Mar 02 15:23:05 :"Uevent { action: "add", devpath: "/devices/virtual/cpuid/cpu3", devname: "cpu/3/cpuid", subsystem: "cpuid", seqnum: "1301", interface: "" }"}"
Mar 02 15:23:05 :"Uevent { action: "online", devpath: "/devices/system/cpu/cpu3", devname: "", subsystem: "cpu", seqnum: "1303", interface: "" }"}"
Mar 02 15:23:05 :"Uevent { action: "add", devpath: "/devices/virtual/cpuid/cpu1", devname: "cpu/1/cpuid", subsystem: "cpuid", seqnum: "1305", interface: "" }"}"
Mar 02 15:23:05 :"Uevent { action: "online", devpath: "/devices/system/cpu/cpu1", devname: "", subsystem: "cpu", seqnum: "1307", interface: "" }"}"
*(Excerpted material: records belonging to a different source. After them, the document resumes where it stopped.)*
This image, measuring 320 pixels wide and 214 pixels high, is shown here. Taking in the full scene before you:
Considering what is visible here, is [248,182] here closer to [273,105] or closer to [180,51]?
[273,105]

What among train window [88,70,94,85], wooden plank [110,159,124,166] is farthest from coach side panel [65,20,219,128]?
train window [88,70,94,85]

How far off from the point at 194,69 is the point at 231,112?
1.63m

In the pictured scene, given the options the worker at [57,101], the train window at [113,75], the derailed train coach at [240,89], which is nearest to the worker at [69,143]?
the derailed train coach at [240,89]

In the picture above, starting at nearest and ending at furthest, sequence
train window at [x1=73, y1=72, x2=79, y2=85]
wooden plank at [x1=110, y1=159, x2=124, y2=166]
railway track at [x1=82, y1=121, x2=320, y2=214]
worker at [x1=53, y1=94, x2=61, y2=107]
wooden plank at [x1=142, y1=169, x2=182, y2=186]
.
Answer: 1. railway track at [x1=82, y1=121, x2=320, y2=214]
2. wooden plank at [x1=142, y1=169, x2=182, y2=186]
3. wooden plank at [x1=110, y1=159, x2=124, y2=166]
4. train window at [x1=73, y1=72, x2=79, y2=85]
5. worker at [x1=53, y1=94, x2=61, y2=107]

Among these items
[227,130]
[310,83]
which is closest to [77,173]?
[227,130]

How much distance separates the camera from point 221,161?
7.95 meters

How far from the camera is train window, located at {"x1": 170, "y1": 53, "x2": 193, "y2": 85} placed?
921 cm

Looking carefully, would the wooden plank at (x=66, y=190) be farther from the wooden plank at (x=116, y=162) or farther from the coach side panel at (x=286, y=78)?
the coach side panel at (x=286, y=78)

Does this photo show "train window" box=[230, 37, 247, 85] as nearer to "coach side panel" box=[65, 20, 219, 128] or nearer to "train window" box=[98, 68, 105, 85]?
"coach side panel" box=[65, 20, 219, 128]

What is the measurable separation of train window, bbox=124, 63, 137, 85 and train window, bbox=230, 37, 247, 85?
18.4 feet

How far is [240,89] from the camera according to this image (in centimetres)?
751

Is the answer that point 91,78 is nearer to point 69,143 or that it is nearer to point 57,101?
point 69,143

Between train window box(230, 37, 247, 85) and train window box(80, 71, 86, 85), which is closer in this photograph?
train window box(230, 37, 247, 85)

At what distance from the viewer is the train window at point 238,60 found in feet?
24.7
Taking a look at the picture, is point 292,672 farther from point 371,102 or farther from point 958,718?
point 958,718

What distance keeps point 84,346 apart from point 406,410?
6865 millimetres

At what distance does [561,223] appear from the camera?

So for example, for cpu4, we have this (even more cleaned up):

Mar 02 15:23:05 add /devices/system/cpu/cpu4 
Mar 02 15:23:05 bind /devices/system/cpu/cpu4 
Mar 02 15:23:05 add /devices/virtual/cpuid/cpu4 
Mar 02 15:23:05 online /devices/system/cpu/cpu4 
Mar 02 15:23:05 remove /devices/virtual/cpuid/cpu4 
Mar 02 15:23:05 offline /devices/system/cpu/cpu4 

This seems to happen before the agent runs, but it could happen at the same time, so we might end up with a CPU going back from 1 to 0 while the agent is running.

My suggestion is to rework the loop to count number of 1 entries instead.

c3d commented 2 years ago

The CPU4 is one we did not see as properly onlined.

For CPU5, where it worked, the same shows:

Mar 02 15:23:05 add /devices/system/cpu/cpu5 
Mar 02 15:23:05 bind /devices/system/cpu/cpu5 
Mar 02 15:23:05 add /devices/virtual/cpuid/cpu5 
Mar 02 15:23:05 online /devices/system/cpu/cpu5 
Mar 02 15:23:05 remove /devices/virtual/cpuid/cpu5 
Mar 02 15:23:05 offline /devices/system/cpu/cpu5 
Mar 02 15:23:05 add /devices/virtual/cpuid/cpu5 
Mar 02 15:23:05 online /devices/system/cpu/cpu5 
bergwolf commented 2 years ago

IIRC, all the kernel online actions are asynchronous so even after we write 1 to the sysfs file, we still need to wait for the CPUs to actually become online. Not sure if that's what you got here though.